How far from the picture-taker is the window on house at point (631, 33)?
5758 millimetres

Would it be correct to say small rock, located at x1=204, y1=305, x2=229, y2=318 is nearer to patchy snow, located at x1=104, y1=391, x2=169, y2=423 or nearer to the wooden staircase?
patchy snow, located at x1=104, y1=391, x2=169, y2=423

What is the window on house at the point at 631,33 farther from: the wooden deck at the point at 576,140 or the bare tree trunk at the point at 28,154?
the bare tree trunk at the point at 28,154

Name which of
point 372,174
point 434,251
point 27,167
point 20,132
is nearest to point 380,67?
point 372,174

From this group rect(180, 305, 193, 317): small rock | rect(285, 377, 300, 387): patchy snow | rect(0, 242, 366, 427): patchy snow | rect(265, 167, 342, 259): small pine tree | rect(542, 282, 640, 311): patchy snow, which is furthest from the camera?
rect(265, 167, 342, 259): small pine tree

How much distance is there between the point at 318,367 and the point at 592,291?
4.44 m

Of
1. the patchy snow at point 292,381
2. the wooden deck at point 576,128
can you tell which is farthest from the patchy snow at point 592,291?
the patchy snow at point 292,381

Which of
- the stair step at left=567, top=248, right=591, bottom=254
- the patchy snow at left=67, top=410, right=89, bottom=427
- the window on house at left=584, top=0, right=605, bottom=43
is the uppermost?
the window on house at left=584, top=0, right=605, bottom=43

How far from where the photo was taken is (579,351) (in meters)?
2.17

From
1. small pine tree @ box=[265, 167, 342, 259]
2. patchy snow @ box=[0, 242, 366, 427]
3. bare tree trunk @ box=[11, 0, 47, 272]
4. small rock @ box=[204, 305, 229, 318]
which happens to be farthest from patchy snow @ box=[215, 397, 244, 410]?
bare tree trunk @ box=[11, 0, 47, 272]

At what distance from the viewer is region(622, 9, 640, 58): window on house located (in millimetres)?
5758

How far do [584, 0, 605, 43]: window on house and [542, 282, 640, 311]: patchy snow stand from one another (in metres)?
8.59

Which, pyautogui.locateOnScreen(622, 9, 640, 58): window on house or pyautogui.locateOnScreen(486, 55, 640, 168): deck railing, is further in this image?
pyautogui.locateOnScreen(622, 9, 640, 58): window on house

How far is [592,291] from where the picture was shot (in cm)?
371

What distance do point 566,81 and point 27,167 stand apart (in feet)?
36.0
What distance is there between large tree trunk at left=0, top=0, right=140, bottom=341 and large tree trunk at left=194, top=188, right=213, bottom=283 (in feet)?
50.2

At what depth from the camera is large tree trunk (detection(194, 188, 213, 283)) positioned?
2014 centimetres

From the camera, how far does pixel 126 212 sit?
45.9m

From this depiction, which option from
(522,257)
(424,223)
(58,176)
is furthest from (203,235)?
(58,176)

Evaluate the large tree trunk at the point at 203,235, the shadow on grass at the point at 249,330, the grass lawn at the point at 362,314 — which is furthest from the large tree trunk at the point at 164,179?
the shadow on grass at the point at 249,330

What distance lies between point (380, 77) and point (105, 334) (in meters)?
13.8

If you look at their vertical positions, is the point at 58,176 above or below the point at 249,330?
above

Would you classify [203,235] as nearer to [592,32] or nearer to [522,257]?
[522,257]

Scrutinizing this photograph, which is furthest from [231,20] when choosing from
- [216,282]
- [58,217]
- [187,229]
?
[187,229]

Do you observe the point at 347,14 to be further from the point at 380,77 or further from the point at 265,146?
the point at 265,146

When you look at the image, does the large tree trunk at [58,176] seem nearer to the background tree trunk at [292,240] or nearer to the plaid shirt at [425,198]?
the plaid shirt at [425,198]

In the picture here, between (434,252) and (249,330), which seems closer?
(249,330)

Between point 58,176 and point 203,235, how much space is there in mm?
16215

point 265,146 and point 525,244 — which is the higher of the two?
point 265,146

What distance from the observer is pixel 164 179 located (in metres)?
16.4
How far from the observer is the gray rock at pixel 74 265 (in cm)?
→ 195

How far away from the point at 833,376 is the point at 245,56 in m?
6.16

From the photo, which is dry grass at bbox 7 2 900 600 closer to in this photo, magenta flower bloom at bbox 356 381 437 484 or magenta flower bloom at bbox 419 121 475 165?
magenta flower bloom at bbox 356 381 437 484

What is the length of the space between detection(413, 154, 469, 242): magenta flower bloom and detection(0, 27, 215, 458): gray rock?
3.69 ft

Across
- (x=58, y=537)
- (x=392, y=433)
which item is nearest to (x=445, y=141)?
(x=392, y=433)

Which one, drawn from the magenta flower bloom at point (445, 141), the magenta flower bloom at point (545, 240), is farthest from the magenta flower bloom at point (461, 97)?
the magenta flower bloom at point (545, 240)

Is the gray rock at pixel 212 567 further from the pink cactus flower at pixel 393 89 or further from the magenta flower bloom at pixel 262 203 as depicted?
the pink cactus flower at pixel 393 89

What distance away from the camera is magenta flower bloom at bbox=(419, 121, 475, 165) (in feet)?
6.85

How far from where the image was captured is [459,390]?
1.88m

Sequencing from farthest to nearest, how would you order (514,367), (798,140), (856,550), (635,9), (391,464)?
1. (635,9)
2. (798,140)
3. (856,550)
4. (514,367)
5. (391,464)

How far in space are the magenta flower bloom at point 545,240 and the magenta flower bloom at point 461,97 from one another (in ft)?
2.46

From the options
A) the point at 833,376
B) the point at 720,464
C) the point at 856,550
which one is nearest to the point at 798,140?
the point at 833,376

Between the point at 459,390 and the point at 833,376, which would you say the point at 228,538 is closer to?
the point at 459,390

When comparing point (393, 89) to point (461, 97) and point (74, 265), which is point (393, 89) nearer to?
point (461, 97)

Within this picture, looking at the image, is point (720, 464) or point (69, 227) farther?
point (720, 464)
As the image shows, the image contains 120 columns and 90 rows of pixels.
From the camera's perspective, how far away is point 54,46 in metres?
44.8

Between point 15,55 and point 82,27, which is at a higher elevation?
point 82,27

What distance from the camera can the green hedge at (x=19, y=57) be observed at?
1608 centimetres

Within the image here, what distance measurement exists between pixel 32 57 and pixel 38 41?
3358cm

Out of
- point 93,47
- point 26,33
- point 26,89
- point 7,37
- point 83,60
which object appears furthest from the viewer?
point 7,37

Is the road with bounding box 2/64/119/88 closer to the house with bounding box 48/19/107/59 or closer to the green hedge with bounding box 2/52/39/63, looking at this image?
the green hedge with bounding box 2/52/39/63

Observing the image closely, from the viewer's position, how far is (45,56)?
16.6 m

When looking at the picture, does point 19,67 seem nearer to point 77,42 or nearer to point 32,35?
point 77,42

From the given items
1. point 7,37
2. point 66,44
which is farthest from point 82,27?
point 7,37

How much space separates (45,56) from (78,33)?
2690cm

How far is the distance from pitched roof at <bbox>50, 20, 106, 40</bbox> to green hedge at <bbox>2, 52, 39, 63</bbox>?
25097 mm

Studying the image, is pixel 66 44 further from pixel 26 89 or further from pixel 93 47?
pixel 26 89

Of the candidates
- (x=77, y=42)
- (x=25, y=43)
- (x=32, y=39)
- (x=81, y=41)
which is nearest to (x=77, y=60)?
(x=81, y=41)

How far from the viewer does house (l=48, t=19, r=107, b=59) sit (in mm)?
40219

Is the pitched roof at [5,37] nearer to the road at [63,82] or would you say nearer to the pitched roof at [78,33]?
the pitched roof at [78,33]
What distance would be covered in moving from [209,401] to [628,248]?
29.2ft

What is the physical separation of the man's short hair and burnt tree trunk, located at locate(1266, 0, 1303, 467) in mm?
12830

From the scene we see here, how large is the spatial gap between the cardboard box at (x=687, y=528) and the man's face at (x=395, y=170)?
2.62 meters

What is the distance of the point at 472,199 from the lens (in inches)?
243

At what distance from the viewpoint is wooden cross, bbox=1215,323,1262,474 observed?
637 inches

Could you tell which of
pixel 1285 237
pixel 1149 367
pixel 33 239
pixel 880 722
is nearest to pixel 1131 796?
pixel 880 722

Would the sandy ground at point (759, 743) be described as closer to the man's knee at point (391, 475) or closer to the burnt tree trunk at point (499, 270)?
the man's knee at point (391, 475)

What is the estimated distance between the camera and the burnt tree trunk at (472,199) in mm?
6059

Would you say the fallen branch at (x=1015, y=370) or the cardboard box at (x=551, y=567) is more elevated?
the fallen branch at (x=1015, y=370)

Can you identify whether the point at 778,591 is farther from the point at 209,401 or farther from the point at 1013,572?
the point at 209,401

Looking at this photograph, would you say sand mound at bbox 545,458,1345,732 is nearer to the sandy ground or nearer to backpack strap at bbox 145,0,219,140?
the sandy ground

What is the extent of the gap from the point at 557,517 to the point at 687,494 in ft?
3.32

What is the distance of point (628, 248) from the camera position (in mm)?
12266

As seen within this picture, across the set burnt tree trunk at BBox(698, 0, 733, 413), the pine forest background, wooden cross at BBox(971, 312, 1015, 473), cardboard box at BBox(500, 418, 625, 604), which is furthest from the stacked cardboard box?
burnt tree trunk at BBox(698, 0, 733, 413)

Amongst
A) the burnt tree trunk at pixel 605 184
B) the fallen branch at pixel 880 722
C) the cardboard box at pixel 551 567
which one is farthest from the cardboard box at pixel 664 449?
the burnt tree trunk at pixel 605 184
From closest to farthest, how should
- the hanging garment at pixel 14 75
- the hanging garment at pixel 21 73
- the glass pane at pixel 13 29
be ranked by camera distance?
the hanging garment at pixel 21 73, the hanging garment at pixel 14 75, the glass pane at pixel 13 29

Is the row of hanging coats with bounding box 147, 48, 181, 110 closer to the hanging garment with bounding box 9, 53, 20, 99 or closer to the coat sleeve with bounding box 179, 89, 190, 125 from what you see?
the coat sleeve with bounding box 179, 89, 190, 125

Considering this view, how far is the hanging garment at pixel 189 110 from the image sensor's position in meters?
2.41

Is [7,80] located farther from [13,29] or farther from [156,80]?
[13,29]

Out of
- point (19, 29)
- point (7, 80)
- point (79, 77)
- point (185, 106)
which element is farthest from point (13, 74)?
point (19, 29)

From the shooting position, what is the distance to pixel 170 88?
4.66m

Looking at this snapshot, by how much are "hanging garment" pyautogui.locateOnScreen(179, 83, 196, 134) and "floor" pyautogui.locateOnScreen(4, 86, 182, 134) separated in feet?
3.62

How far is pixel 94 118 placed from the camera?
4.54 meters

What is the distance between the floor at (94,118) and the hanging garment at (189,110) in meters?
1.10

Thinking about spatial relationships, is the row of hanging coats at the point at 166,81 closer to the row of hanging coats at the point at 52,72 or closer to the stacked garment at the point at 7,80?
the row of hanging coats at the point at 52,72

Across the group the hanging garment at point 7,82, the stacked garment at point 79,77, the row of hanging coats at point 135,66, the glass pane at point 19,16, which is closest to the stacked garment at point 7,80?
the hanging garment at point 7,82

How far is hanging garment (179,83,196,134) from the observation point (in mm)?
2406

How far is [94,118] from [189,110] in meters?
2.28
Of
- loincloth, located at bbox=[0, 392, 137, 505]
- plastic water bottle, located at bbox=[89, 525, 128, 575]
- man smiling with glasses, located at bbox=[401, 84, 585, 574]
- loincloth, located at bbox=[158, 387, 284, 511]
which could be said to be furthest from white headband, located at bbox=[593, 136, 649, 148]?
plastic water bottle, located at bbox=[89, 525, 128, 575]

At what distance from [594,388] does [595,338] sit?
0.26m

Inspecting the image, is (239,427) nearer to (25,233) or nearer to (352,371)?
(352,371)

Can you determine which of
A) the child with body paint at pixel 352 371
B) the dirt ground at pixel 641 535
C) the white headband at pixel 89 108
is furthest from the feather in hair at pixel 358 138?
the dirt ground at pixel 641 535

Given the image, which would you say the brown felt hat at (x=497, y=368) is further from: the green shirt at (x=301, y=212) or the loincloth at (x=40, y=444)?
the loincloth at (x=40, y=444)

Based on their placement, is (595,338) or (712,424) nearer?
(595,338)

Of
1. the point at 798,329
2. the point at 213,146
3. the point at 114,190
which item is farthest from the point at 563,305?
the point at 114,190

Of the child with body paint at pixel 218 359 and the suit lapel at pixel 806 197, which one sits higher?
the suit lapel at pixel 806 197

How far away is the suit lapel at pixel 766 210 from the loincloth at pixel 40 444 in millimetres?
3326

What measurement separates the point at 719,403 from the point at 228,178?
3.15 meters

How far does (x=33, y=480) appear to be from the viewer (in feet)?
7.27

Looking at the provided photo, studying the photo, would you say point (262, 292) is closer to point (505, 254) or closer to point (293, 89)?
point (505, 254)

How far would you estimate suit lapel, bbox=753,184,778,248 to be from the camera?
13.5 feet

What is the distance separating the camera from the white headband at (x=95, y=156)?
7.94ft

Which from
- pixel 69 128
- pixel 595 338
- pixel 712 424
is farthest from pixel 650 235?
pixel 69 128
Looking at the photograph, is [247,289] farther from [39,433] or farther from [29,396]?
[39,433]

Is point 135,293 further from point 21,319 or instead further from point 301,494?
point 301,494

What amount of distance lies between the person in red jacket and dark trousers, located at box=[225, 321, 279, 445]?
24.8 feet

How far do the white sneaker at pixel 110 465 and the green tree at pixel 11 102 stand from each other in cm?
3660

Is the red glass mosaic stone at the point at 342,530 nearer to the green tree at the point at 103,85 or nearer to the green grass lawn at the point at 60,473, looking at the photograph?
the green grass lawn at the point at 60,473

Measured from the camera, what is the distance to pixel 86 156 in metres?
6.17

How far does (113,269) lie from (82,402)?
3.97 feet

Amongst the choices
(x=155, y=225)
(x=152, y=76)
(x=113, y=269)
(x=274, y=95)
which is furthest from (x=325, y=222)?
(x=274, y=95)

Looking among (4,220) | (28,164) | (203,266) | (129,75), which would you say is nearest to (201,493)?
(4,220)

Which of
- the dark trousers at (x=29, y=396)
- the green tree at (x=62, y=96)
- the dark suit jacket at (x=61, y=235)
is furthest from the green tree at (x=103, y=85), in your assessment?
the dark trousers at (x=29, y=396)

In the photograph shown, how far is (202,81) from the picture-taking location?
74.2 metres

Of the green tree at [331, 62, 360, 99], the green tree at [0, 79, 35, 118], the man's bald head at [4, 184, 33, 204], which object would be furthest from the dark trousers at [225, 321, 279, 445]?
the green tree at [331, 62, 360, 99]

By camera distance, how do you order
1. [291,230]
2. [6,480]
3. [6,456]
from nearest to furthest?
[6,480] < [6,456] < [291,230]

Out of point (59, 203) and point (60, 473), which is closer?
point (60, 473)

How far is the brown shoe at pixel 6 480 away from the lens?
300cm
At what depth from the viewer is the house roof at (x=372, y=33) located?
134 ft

———

▶ TASK BRIEF
Reproduce the records word for word, from their beginning through the line containing "5758 millimetres", including that line.

▶ ANSWER TO THE PROBLEM
How far from the picture-taker is the window on house at point (631, 33)?
5758 millimetres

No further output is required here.